● RECORDS FOR THE TASK

───

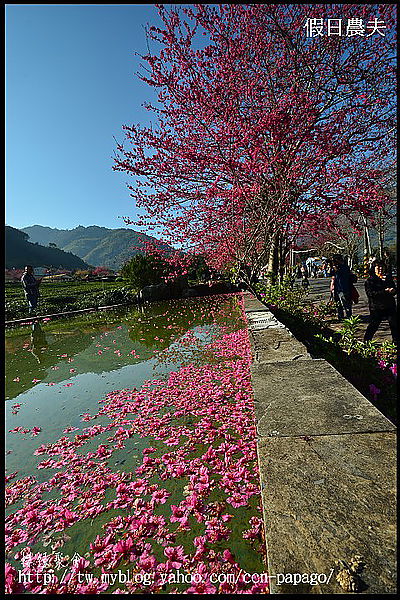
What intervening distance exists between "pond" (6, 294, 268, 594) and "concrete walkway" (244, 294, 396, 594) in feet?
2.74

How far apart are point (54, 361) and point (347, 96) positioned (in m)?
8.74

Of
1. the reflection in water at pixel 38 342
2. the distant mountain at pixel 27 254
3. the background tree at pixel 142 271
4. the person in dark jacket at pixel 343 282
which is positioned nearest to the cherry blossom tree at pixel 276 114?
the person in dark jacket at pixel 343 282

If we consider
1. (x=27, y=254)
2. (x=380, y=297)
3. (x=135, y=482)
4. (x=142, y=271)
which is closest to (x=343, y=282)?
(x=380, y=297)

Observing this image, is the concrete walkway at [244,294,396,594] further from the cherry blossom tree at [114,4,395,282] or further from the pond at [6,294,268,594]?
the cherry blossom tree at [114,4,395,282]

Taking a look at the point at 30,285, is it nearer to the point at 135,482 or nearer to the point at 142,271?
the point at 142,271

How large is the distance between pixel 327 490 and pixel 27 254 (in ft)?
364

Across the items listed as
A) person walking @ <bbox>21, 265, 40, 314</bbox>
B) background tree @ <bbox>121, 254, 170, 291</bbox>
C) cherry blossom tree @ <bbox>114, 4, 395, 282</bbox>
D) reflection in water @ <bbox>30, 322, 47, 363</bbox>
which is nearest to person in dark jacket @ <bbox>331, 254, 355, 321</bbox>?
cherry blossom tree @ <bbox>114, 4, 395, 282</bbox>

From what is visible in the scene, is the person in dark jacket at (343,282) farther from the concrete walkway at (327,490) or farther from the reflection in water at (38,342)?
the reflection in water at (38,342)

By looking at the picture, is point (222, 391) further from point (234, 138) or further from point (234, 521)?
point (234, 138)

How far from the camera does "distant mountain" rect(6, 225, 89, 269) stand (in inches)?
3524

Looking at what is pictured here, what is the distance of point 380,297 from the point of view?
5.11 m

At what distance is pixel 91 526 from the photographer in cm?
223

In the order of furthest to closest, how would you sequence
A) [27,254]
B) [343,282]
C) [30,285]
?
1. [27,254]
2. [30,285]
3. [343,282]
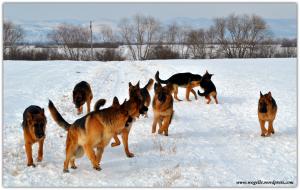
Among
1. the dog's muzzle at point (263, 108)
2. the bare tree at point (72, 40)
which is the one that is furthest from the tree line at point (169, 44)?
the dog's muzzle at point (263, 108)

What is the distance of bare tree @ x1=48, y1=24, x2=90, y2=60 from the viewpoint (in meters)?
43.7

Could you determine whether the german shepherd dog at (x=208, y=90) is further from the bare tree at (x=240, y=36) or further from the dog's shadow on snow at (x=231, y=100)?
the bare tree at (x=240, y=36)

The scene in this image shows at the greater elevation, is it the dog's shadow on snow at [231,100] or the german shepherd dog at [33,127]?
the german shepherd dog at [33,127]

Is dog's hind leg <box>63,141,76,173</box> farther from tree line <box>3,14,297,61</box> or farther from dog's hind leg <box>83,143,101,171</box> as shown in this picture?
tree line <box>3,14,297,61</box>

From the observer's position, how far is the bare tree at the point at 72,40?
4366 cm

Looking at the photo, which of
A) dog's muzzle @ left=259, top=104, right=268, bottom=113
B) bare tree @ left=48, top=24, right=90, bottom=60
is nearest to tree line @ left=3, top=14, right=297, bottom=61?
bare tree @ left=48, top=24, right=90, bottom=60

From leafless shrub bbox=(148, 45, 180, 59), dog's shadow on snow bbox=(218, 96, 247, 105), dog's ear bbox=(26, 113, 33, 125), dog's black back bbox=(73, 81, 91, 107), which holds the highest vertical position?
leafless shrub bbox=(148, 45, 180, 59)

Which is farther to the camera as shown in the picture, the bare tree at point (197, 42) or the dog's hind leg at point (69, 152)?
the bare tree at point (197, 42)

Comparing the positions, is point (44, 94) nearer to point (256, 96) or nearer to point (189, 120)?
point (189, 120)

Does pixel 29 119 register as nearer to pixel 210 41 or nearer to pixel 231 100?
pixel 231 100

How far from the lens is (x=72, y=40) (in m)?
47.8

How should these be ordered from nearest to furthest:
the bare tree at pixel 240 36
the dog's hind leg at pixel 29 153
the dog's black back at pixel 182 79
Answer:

───

● AIM OF THE TASK
Give again only the lines of the material above that run from the one with "What is the distance of bare" through the end, both included, exactly as they appear.

● EXERCISE RESULT
What is the distance of bare tree @ x1=48, y1=24, x2=90, y2=60 from the viewpoint (in meters)?
43.7

Could you determine whether the german shepherd dog at (x=208, y=90) is further from the bare tree at (x=240, y=36) or further from the dog's shadow on snow at (x=231, y=100)?
the bare tree at (x=240, y=36)

The scene in this image shows at the greater elevation, is it the dog's shadow on snow at [231,100] or the german shepherd dog at [33,127]?
the german shepherd dog at [33,127]

Is dog's hind leg <box>63,141,76,173</box> farther from tree line <box>3,14,297,61</box> or farther from dog's hind leg <box>83,143,101,171</box> as shown in this picture?
tree line <box>3,14,297,61</box>

From the observer's position, how far is the bare tree at the point at 72,40?
4366 cm

Looking at the photo, which of
A) dog's muzzle @ left=259, top=104, right=268, bottom=113
B) bare tree @ left=48, top=24, right=90, bottom=60
is nearest to tree line @ left=3, top=14, right=297, bottom=61?
bare tree @ left=48, top=24, right=90, bottom=60

From leafless shrub bbox=(148, 45, 180, 59), dog's shadow on snow bbox=(218, 96, 247, 105), dog's ear bbox=(26, 113, 33, 125), dog's black back bbox=(73, 81, 91, 107), which holds the highest vertical position?
leafless shrub bbox=(148, 45, 180, 59)

Which is farther to the camera as shown in the picture, the bare tree at point (197, 42) or the dog's hind leg at point (69, 152)?
the bare tree at point (197, 42)

Comparing the positions, is point (44, 94) nearer to point (256, 96) or nearer to point (189, 120)?
point (189, 120)

Does pixel 29 119 register as nearer to pixel 210 41 or nearer to pixel 231 100?
pixel 231 100

How far from the lens is (x=72, y=40) (in m)?
47.8

How should these be ordered from nearest to furthest:
the bare tree at pixel 240 36
the dog's hind leg at pixel 29 153
the dog's black back at pixel 182 79
Answer:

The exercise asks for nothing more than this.